> [Article]
Understanding your trademark rights and how to secure federal registration for them is valuable, but understanding your trademark responsibilities is important too. Below we discuss trademark monitoring and why trademark owners should take care to do it.


Trademark Monitoring

Trademark monitoring is the habit of watching the marketplace (which could mean anywhere goods and services are sold, whether that is the general world of commerce, a specific store or retail shop, or a specific online platform that brings buyers and sellers together) for name, logo, and other trademark use that could infringe on your rights. With established trademark rights, you have the ability to stop others from using a similar mark in connection with related goods and services. Remember, though, this does not extend to those who began using an arguably similar mark before you (known as “senior users”), it only applies to users who come after you (known as “junior users”). The thing about trademark infringement is that many trademark owners have no idea if and when it happens. A small pastry shop owner in Philadelphia might not know that there is a West Virginia bakery operating with a very similar name. But if the Philadelphia pastry shop is monitoring the marketplace for infringing uses, it can identify the infringement and take action.


Keeping an eye on the Trademark Office is another part of trademark monitoring. Unlike the marketplace, the Trademark Office has a process by which examining attorneys review and reject applications that are too similar to existing registrations. This, however, is not a guaranteed process. While examination procedures are somewhat standardized, analysis among examining attorneys can be very subjective and as a result some applications with arguably similar marks make it through examination.

> [Exercise input]
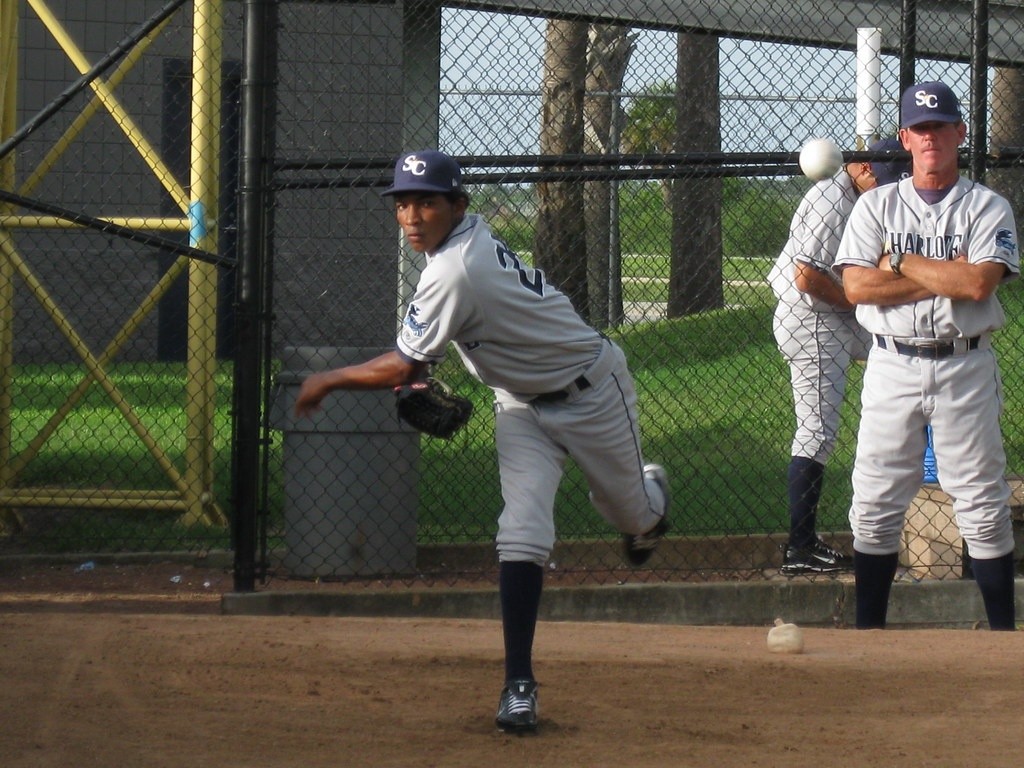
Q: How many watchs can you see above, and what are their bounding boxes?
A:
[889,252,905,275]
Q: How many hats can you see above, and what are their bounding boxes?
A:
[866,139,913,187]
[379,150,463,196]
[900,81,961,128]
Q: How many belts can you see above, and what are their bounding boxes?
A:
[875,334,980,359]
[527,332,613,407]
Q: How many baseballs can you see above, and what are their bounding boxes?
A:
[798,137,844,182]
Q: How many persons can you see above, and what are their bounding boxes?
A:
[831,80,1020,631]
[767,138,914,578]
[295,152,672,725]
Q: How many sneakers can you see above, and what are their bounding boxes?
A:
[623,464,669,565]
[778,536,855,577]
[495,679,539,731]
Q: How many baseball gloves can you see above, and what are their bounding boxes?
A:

> [Stated task A] Can you print part of the trademark monitoring article word for word, beginning at the words "Keeping an eye" and stopping after "it through examination."?
> [Stated task B] In the rows, can you give back only the lines that begin at the line containing "Q: How many belts" and stop after the line containing "[798,137,844,182]", with "bounding boxes" swapped for "box coordinates" and nothing else changed?

> [Answer A]
Keeping an eye on the Trademark Office is another part of trademark monitoring. Unlike the marketplace, the Trademark Office has a process by which examining attorneys review and reject applications that are too similar to existing registrations. This, however, is not a guaranteed process. While examination procedures are somewhat standardized, analysis among examining attorneys can be very subjective and as a result some applications with arguably similar marks make it through examination.

> [Answer B]
Q: How many belts can you see above, and what are their box coordinates?
A:
[875,334,980,359]
[527,332,613,407]
Q: How many baseballs can you see above, and what are their box coordinates?
A:
[798,137,844,182]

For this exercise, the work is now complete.